Here is somebody that had a try with Fiskars rotary cutter?

I can't find Olfa here in France, but it's easier to buy Fiskars products.

joe


----------



## M.J (Nov 1, 2010)

I have one, a 45mm.
Works fine.


----------



## newconvert (Dec 12, 2011)

yeah fiskars work great


----------



## e~shot (Jun 3, 2010)

Yes, Fiskars are great.

Mj that looks nice card cut shot



newconvert said:


> yeah fiskars work great


If you give a Pizza Cutter to newconvert he knows how to give a razor edge to it


----------



## joseph_curwen (Feb 8, 2010)

Thanks guys!

M_J, hope you didn't cut the playing card with it


----------



## newconvert (Dec 12, 2011)

e~shot said:


> yeah fiskars work great


If you give a Pizza Cutter to newconvert he knows how to give a razor edge to it








[/quote]hey Irfan you do a really good job at sharpening, you even have the hand crafted apron to proove it you lucky guy.


----------



## e~shot (Jun 3, 2010)

newconvert said:


> hey Irfan you do a really good job at sharpening, you even have the hand crafted apron to proove it you lucky guy.

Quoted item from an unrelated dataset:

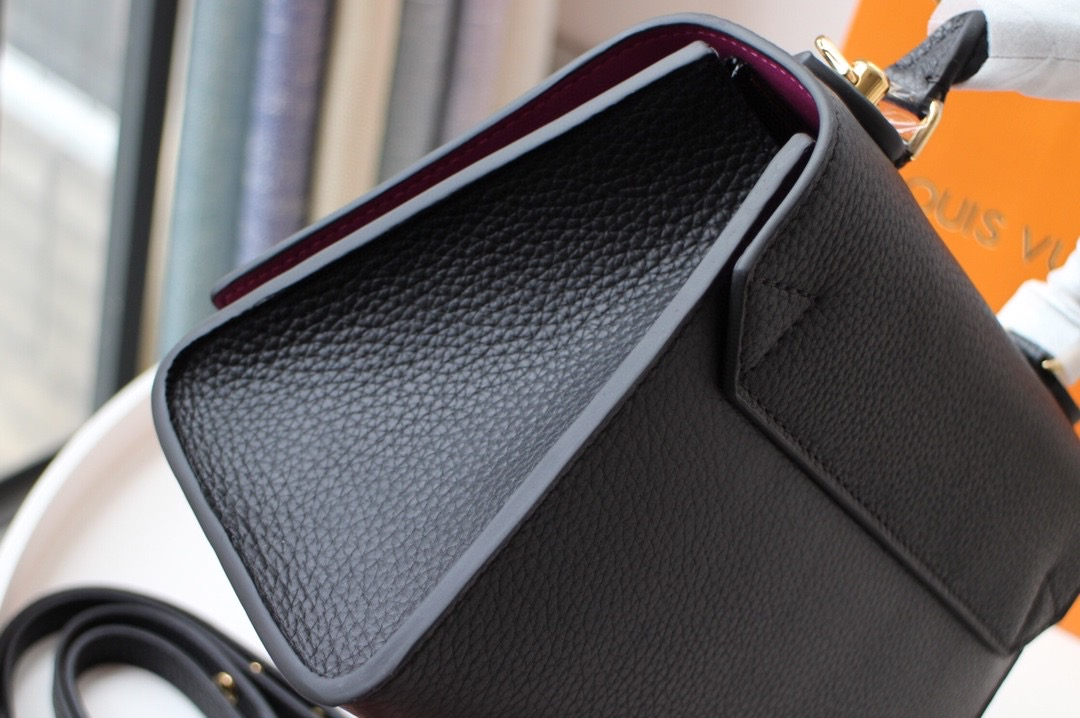 Louis Vuitton Twist One Handle Pm 25Cm Black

ahahahahaha, I kept it secret. now it is time to show. I'll post it soon under new topic


----------



## mr.joel (Dec 21, 2009)

Certainly better than the Chinese ones that I have to live with, that is, when I can find them.


----------



## joseph_curwen (Feb 8, 2010)

just tried this evening, and it works great!


----------



## akmslingshots (Mar 2, 2012)

thought it might, fiskars is a good brand


----------



## mr.joel (Dec 21, 2009)

A buddy brought me a Fiskars back from the states along with some thera blue...far out!


----------